▶ **Reading text**
----
Special thanks to Jay Revell and Rick Shefchik for their contributions to this piece. Many of you are familiar with Jay from his site, but Rick is an accomplished sports and music writer, whose ‘From Fields to Fairways’ is a history of Minnesota’s classic courses.
This is not a story about Donald Ross.
However, as much of the subject matter is tied to Palatka Golf Club—a municipal south of Jacksonville that is also allegedly a Donald Ross design—it’s tricky to avoid him. You may have caught that one word in the previous sentence that sets up an obvious premise…a fact-and-fiction regarding the course’s lineage. It’s a common theme, covered by Will Bardwell at Great Southern Golf Club, and covered eagerly by the press during the drama surrounding Mayfair Country Club in Sanford, FL. A similar tale could be told about many Ross courses, and many have previously broached the topic regarding Palatka. Analyzing Palatka won’t be a Pulitzer “A-HA” investigative moment.
So this isn’t a story about Donald Ross or about why the proper identification of this course is important for his legacy. This is a story about W.D. Clark and why the proper identification of this course is important to his legacy.
But first, unfortunately, journalistic integrity demands that we look at Palatka and interpret a few facts, and a few statements, to get a better grasp on reality.
DONALD ROSS MAY HAVE BEEN HERE
Palatka Golf Club opened in 1925 and, if you believe the name plastered across the front of the building, Donald Ross designed it. Most are aware that Ross was not conservative about his projects, setting up a regional hub and sending out tendrils to plant as much work as possible. Ross designed at least 24 courses in Florida during the five-year span of 1924-’28, according to the Donald Ross Society. One of these was Palatka. Again, allegedly.
The affirmation of the Ross Society goes a long way toward its legitimacy. The aforementioned Great Southern and Mayfair courses do not have it. Michael Fay, cofounder of the Ross Society, could immediately identify the lack of Ross when he played Mayfair and cites the city of Sanford’s persistence as irksome (they spent money on that historical marker, after all).
----
▶ **Given entries**

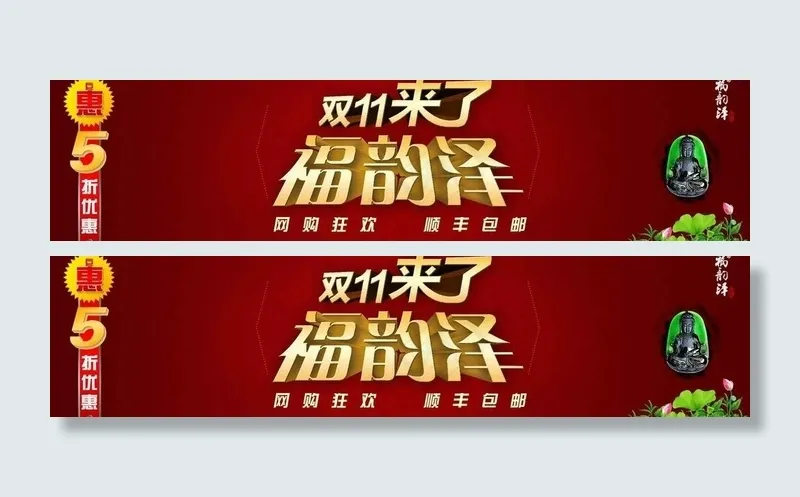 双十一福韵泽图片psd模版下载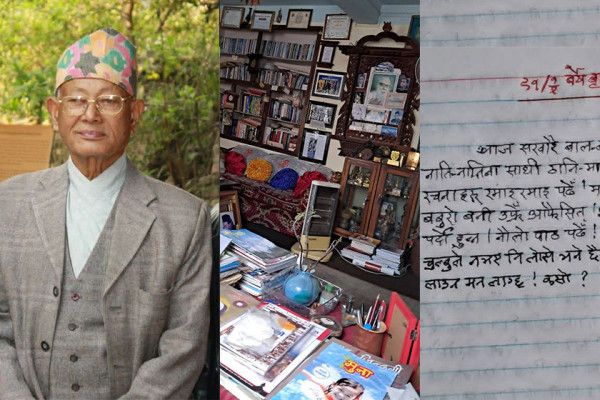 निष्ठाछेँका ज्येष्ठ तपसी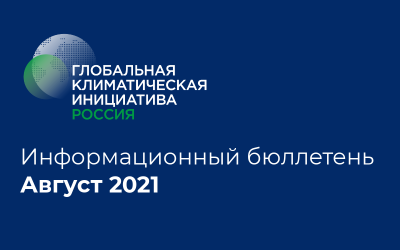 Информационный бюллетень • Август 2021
----
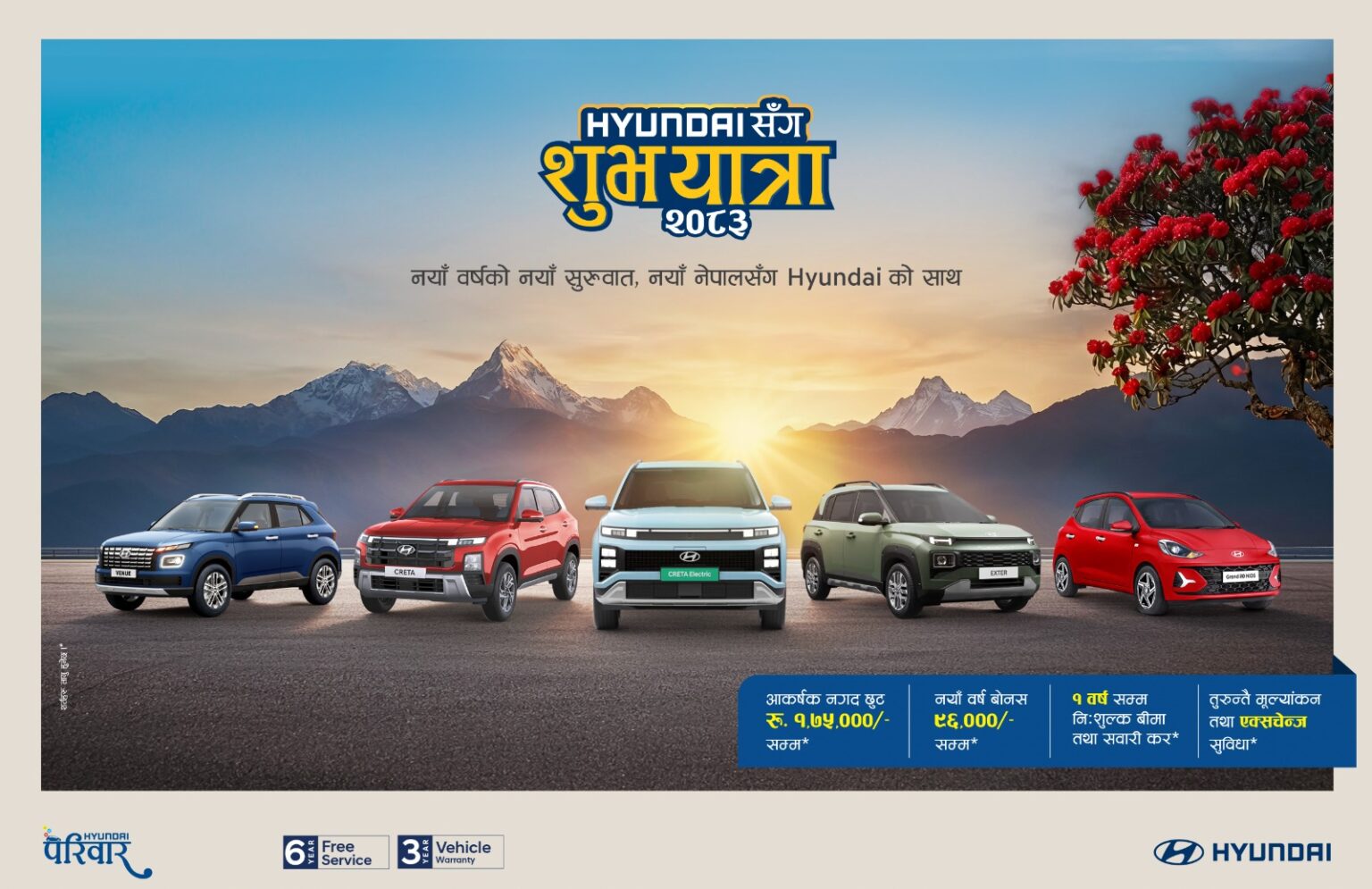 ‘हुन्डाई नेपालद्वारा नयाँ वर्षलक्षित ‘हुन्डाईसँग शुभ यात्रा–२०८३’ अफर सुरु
----
Reproduce in full, word for word and without alteration, the article above about Palatka Golf Club.

▶ **Finished task**
Special thanks to Jay Revell and Rick Shefchik for their contributions to this piece. Many of you are familiar with Jay from his site, but Rick is an accomplished sports and music writer, whose ‘From Fields to Fairways’ is a history of Minnesota’s classic courses.
This is not a story about Donald Ross.
However, as much of the subject matter is tied to Palatka Golf Club—a municipal south of Jacksonville that is also allegedly a Donald Ross design—it’s tricky to avoid him. You may have caught that one word in the previous sentence that sets up an obvious premise…a fact-and-fiction regarding the course’s lineage. It’s a common theme, covered by Will Bardwell at Great Southern Golf Club, and covered eagerly by the press during the drama surrounding Mayfair Country Club in Sanford, FL. A similar tale could be told about many Ross courses, and many have previously broached the topic regarding Palatka. Analyzing Palatka won’t be a Pulitzer “A-HA” investigative moment.
So this isn’t a story about Donald Ross or about why the proper identification of this course is important for his legacy. This is a story about W.D. Clark and why the proper identification of this course is important to his legacy.
But first, unfortunately, journalistic integrity demands that we look at Palatka and interpret a few facts, and a few statements, to get a better grasp on reality.
DONALD ROSS MAY HAVE BEEN HERE
Palatka Golf Club opened in 1925 and, if you believe the name plastered across the front of the building, Donald Ross designed it. Most are aware that Ross was not conservative about his projects, setting up a regional hub and sending out tendrils to plant as much work as possible. Ross designed at least 24 courses in Florida during the five-year span of 1924-’28, according to the Donald Ross Society. One of these was Palatka. Again, allegedly.
The affirmation of the Ross Society goes a long way toward its legitimacy. The aforementioned Great Southern and Mayfair courses do not have it. Michael Fay, cofounder of the Ross Society, could immediately identify the lack of Ross when he played Mayfair and cites the city of Sanford’s persistence as irksome (they spent money on that historical marker, after all).